1. A motor control device (40) comprising an inverter (60) that supplies power to a motor (80), a current sensor (70) that detects the inverter current, which is one or more phase currents flowing through the inverter, a rotation angle sensor (78) that detects the rotation angle of the motor, and a microcontroller (50) that acquires the sensor values ​​of the current sensor and the rotation angle sensor and controls the inverter, wherein the motor, which is a mechanical part, and a drive control unit (500) including the microcontroller and the inverter are integrally configured, and the system predicts failure by determining the deterioration state that indicates failure of inverter elements (61-66) that switch the energization of the inverter, or inverter peripheral elements (43, 44, 46, 67-69) provided in the energization path from the power supply (BT) through the inverter to the motor, A learning unit (23, 53) creates a trained model by performing machine learning on the trained data obtained by frequency analysis of the inverter current during a trial of energizing the motor control device, relating it with the deterioration state of the inverter element or the inverter peripheral element, A fault prediction unit (34, 54) determines the deterioration state of the inverter element or the inverter peripheral element by comparing the data obtained by frequency analysis of the inverter current acquired by the microcontroller from the current sensor while the motor is energized with the learned model, Includes, The fault prediction unit compares the intensity ratio of the Nth harmonic frequency component to the rotation frequency in the frequency spectrum of the inverter current with the learned model, and determines the deterioration state of the inverter element or the inverter peripheral element.

2. A motor control device (40) comprising an inverter (60) that supplies power to a motor (80), a current sensor (70) that detects inverter current which is one or more phase currents flowing through the inverter, a rotation angle sensor (78) that detects the rotation angle of the motor, and a microcontroller (50) that acquires the sensor values ​​of the current sensor and the rotation angle sensor and controls the inverter, wherein the motor, which is a mechanical part, and a drive control unit (500) including the microcontroller are integrally configured, and a system for predicting failure by determining the deterioration state that indicates failure of bearing components (861, 862) that support the shaft (84) of the motor, A learning unit (23, 53) creates a trained model by performing machine learning on the relationship between training data obtained by frequency analysis of the change in the rotation angle of the motor during a trial of the rotation of the motor by the motor control device and the deterioration state of the bearing components, A fault prediction unit (34, 54) determines the deterioration state of the bearing components by comparing the data obtained by frequency analysis of the change in the rotation angle of the motor acquired by the microcontroller from the rotation angle sensor while the motor is rotating with the learned model, Includes, The fault prediction unit is a fault prediction system that determines the deterioration state of the bearing components by comparing the intensity ratio of each frequency component in which a peak appears in the frequency spectrum of the change in the rotation angle of the motor with the learned model.

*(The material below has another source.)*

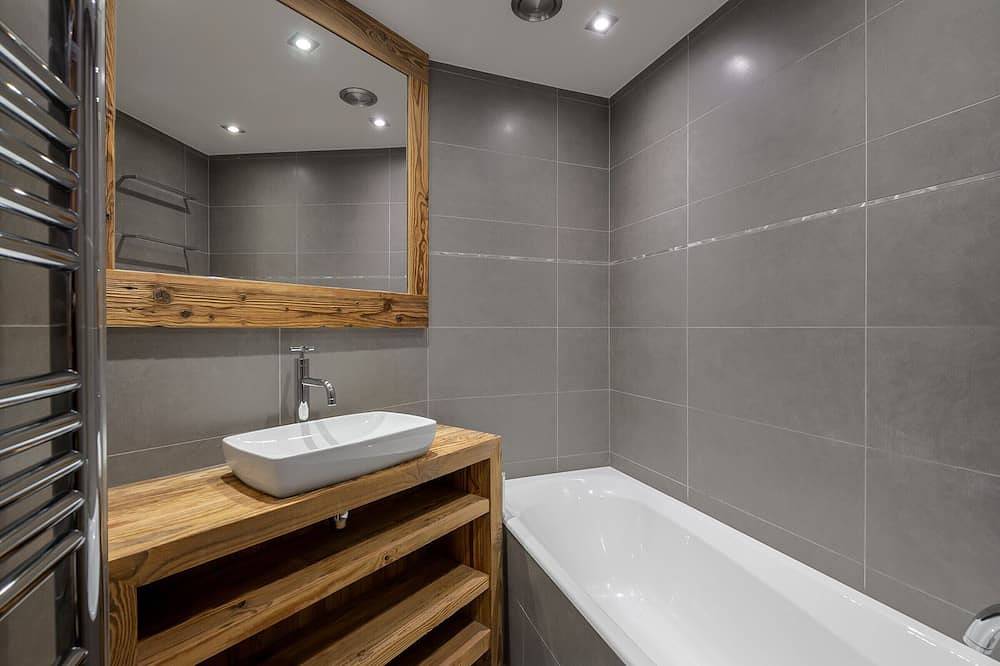 Apartamento entero, Amplio apartamento moderno con acceso a pistas en Courchevel in Courchevel 1650 (Moriond), Saint-Bon-Tarentaise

3. The fault prediction system according to claim 1 or 2, wherein the fault prediction unit (54) is provided inside the microcontrollers (501, 503) of the motor control devices (401, 403).

4. Furthermore, the learning unit (53) is provided inside the microcontroller (503) of the motor control device (403) in the fault prediction system according to claim 3.

5. The fault prediction system according to claim 1 or 2, wherein the fault prediction unit (34) is provided outside the motor control device (402) and communicates signals with the motor control device.